To do so, we have trained a simple artificial neural network with one hidden layer using the database with 20 counters produced by applying the proposed methodology. This database has been divided into two subsets, one for training the network (432,000 entries) and another for validating it (the remaining 16,000 entries). The validation set is built with the entries corresponding to 2 of the 56 different input data sizes, i.e., \(4(templates) \times 2(compiler flags) \times 2(data sizes) \times 1,000 (repetitions)\).

After training the network for ten epochs, it gets an accuracy of up to 99.98% for the validation set. These results are relevant for two reasons, on the one hand, they provide the evidence we were looking for and, on the other hand, they hint that the signatures of parallel regions can be used in machine learning techniques.

5 Related Work

Several proposals share our objective of characterizing code regions although, in most cases, this characterization is aimed at detecting phases in the execution of a program to determine when the behaviour of the application changes.

Bhattacharyya et al. [4] characterized phases in cloud applications using execution snapshots. Each snapshot has information regarding sets of functions in the thread-dumps, the program memory’s usage and the use of the CPU. PCA is used to detect outliers and identify when there is a different phase in the program’s execution.

Ziedan et al. [15] also identified and classified phases in the application, in this case, their proposal tracks changes in the L2 cache access pattern. This methodology creates a Cache Access Signature Vector with information about accessed positions and their intensity for each interval. One interval is defined by a fixed number of instructions.

Fang et al. [8] generated signatures of the execution to detect phases. The signatures include information regarding cache miss rates, branch miss rates and IPC. Phases are classified using their signature and comparing it to a signature table in order to find if there is a new phase or the phase was executed before.

Chetsa et al. [7] detected application phases using execution vectors. These vectors include information about hardware performance counters, transmitted network bytes and disk usage. This methodology uses only general purpose counters to avoid redundancy (retired instructions, L3 cache references and misses, branch instructions and branch misses).

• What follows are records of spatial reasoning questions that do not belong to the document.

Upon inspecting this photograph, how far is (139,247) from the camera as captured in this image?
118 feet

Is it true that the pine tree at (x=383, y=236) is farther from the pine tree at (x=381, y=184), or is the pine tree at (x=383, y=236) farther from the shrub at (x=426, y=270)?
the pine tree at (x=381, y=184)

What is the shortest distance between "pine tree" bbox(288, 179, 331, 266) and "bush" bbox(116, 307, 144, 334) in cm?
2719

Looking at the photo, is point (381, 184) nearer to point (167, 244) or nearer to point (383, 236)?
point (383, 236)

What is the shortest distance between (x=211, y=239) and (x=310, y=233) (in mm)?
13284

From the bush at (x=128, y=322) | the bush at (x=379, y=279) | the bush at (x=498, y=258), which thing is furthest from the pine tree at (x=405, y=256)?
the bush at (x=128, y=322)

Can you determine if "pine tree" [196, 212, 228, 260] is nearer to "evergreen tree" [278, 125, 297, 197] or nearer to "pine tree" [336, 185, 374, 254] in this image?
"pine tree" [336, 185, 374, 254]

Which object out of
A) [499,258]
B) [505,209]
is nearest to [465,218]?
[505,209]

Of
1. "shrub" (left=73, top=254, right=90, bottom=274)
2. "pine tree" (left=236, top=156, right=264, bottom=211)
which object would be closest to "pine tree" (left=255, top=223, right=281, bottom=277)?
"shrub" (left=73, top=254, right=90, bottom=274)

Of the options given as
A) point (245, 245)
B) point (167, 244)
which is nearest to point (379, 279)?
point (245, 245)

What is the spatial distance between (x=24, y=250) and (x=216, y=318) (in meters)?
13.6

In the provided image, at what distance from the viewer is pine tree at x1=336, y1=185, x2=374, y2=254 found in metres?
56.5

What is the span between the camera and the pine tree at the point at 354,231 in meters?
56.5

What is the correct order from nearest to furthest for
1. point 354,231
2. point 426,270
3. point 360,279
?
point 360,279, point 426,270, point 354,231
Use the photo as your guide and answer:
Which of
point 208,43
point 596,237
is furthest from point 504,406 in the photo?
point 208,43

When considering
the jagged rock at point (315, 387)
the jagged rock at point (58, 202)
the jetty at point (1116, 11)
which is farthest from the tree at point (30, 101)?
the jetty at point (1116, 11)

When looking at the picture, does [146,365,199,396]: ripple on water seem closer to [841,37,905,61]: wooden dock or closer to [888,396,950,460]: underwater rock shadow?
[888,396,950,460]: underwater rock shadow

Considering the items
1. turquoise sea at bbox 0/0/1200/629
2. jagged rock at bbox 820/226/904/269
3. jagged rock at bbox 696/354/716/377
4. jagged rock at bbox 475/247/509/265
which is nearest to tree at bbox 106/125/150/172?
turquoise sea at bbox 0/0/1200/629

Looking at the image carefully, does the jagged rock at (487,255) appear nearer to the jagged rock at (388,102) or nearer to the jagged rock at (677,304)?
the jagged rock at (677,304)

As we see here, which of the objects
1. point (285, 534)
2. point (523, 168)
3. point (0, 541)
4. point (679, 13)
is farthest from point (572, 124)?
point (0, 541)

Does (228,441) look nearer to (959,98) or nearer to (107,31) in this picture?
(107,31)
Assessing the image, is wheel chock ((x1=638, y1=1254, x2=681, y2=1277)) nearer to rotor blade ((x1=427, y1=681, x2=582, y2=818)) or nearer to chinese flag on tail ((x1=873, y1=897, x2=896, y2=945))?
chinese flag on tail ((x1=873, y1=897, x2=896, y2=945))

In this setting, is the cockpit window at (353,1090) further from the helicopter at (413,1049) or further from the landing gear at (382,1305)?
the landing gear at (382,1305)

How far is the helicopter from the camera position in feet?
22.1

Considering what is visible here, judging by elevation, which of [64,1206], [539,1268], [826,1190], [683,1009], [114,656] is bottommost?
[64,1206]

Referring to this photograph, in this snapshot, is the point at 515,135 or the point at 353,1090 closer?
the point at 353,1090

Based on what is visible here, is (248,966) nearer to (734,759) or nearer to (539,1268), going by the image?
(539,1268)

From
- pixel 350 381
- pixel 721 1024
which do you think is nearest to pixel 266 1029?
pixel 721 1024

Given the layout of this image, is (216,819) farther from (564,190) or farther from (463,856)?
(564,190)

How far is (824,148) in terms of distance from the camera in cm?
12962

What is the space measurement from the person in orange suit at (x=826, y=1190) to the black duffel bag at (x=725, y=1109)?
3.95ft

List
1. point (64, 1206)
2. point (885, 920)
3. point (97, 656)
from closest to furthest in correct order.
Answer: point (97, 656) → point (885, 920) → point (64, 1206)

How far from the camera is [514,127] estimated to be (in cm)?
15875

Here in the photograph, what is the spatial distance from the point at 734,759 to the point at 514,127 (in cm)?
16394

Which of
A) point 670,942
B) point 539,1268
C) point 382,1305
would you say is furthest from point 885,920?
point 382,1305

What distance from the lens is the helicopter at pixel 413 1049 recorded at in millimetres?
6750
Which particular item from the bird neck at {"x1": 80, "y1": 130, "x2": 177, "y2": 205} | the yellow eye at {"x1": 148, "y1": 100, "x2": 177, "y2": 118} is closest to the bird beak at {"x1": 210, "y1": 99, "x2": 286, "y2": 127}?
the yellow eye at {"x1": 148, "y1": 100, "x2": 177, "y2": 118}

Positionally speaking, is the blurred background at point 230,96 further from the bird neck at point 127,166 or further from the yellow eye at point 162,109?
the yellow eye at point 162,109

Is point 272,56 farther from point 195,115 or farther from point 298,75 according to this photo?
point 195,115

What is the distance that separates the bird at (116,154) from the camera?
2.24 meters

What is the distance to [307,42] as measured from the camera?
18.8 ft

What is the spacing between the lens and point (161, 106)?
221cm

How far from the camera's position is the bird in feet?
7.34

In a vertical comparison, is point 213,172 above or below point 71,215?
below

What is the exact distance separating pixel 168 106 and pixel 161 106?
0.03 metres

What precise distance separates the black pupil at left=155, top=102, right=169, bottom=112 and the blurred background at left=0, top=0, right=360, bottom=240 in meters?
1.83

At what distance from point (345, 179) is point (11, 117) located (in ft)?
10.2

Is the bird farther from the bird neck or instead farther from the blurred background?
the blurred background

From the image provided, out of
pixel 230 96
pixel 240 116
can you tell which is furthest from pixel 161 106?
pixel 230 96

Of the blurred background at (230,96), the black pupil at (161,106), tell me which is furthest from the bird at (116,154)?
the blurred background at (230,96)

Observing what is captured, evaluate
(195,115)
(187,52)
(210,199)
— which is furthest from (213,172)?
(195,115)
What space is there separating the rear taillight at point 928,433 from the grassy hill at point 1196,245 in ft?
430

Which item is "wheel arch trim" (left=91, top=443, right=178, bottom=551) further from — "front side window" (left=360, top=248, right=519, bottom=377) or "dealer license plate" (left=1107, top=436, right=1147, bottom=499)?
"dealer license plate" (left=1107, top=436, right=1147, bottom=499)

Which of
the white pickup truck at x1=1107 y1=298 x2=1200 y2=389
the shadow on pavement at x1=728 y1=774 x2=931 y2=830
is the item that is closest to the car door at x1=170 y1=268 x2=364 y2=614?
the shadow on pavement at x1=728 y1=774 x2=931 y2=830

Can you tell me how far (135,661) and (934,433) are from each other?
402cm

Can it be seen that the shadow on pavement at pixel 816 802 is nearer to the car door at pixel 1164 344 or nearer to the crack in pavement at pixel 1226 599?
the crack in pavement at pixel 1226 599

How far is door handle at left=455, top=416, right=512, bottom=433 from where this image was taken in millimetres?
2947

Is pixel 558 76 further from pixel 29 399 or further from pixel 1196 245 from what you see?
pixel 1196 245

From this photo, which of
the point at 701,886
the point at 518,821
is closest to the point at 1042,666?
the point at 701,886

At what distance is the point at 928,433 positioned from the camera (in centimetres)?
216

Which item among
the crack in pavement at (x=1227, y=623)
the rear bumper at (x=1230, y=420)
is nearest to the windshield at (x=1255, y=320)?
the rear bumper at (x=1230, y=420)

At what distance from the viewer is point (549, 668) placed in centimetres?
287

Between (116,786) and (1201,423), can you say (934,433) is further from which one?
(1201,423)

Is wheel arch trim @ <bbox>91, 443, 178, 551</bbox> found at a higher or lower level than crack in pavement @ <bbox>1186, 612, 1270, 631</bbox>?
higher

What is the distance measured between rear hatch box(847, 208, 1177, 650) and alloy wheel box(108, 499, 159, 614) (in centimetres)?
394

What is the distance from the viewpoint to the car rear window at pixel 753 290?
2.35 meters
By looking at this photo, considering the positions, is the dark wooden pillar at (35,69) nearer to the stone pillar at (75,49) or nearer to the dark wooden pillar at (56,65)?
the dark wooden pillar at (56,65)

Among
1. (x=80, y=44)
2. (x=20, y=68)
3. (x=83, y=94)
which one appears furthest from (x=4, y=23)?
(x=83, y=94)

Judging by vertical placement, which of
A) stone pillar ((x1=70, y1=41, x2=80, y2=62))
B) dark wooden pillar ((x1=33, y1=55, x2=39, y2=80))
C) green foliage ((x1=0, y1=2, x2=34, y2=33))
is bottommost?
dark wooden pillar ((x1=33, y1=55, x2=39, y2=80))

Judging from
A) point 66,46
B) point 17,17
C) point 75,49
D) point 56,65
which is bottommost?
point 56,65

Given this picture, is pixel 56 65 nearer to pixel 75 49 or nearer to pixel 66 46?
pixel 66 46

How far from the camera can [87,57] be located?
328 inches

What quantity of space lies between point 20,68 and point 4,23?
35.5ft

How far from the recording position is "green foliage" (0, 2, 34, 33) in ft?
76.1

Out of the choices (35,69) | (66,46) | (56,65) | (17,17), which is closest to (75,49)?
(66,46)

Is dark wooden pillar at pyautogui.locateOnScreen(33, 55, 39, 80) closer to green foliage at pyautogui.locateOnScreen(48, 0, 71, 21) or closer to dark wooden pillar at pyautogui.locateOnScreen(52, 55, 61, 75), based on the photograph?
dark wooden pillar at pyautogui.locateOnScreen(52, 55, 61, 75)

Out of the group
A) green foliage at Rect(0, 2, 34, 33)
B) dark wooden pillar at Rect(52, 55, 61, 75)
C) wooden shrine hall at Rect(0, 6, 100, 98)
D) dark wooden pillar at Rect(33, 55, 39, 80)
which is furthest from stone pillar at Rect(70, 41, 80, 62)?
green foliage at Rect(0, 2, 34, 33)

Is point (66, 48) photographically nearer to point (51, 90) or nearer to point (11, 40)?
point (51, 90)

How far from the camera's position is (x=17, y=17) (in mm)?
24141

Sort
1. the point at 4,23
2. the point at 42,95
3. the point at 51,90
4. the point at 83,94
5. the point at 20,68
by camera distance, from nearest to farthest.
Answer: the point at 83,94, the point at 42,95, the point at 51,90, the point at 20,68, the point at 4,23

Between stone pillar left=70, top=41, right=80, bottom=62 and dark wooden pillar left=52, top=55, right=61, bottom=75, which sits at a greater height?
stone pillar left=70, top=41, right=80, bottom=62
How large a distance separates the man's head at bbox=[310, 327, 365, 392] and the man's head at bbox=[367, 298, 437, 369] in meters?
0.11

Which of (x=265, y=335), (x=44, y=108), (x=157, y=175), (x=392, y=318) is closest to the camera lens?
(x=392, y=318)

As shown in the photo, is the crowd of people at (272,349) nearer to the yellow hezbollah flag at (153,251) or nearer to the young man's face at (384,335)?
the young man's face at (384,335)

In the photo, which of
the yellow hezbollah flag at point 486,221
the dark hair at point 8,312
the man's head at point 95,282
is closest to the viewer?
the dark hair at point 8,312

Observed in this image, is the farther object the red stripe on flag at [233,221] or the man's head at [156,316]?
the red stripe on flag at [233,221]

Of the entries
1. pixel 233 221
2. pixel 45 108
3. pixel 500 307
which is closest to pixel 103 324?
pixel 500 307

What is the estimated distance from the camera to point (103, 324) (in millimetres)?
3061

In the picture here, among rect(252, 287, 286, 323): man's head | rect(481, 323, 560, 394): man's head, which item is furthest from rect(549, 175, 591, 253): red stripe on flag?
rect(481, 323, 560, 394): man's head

The explained methodologies sample the application in blocks of instructions to find changes in the behaviour of the application, while in our case we want to classify parallel code regions that have been identified in the code.

Another approach to generate signatures was developed by Wong et al. [13] for message passing applications. The execution of the application is divided in blocks depending on communication, instead of instructions, and the signature is generated using the communications (patterns and volume) and computational time. In this case, hardware performance counters are not used and the methodology is designed only for message passing applications.

6 Conclusion and Future Work

Considering the hypothesis that a parallel region can be characterized by the values of a set of hardware counters (region signature) as the starting point of this work, we have developed a methodology to reduce the variables (counters) of this set in order to be able to measure them at execution time with the adequate precision.

The proposed methodology, based on PCA and linear correlation analysis, has been tested using a limited set of representative OpenMP templates on a specific machine with 58 preset counters. This evaluation has shown that (i) the number counters included in the signature can be reduced following the methodology steps; (ii) that the reduced set can be measured at execution time using counter multiplexing, while measuring the full set was unfeasible; and that the resulting performance database could be used to identify the templates with high accuracy.

Currently, we are extending the set of templates with new parallel regions code patterns and also working on strategies for automatically and dynamically identifying and solving performance problems associated to these regions.